On 02/04/14 11:35 AM, Alex Crichton wrote:
> I've noticed recently that there seems to be a bit of confusion about the fate
> of ~[T] with an impending implementation of DST on the horizon. This has been
> accompanied with a number of pull requests to completely remove many uses of
> ~[T] throughout the standard distribution. I'd like to take some time to
> straighten out what's going on with Vec<T> and ~[T].

I think this is a difference of opinion, not "confusion". The original
pull requests switching `~[T]` to `Vec<T>` were done by pcwalton, and
this was with full knowledge of the plans for `~[T]`.

> # Vec<T>
> 
> In a post-DST world, Vec<T> will be the "vector builder" type.

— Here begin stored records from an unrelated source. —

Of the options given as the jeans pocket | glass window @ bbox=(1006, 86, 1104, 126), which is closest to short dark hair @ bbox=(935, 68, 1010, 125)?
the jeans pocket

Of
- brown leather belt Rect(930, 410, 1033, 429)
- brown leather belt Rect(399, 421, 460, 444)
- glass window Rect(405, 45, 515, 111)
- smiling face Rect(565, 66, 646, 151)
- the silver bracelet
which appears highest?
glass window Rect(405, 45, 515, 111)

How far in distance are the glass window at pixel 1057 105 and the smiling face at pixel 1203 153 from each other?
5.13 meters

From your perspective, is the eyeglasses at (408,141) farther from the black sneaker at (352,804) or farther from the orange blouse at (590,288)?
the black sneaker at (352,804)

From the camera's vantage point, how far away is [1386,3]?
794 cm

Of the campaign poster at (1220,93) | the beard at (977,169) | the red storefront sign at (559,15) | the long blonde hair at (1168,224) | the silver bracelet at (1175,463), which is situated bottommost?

It will be the
> only type for building up a block of contiguous elements. This type exists
> today, and lives inside of std::vec. Today, you cannot index Vec<T>, but this
> will be enabled in the future once the indexing traits are fleshed out.

It will be Rust's vector (dynamic array) type. I don't think it makes
sense to call it a 'builder' any more than it makes sense to call
`HashMap<K, V>` a 'hash table builder'. It makes something simple far
more complicated than it needs to be.

> This type will otherwise largely not change from what it is today. It will
> continue to occupy three words in memory, and continue to have the same 
> runtime
> semantics.
> 
> # ~[T]
> 
> The type ~[T] will still exist in a post-DST, but its representation will
> change. Today, a value of type ~[T] is one word (I'll elide the details of 
> this
> for now). After DST is implemented, ~[T] will be a two-word value of the 
> length
> and a pointer to an array (similarly to what slices are today). The ~[T] type
> will continue to have move semantics, and you can borrow it to &[T] as usual.

The `~[T]` type will exist because `[T]` will exist as a type. It won't
be an explicit choice to support having it. Some of us consider it an
unfortunate consequence of DST rather than a useful type.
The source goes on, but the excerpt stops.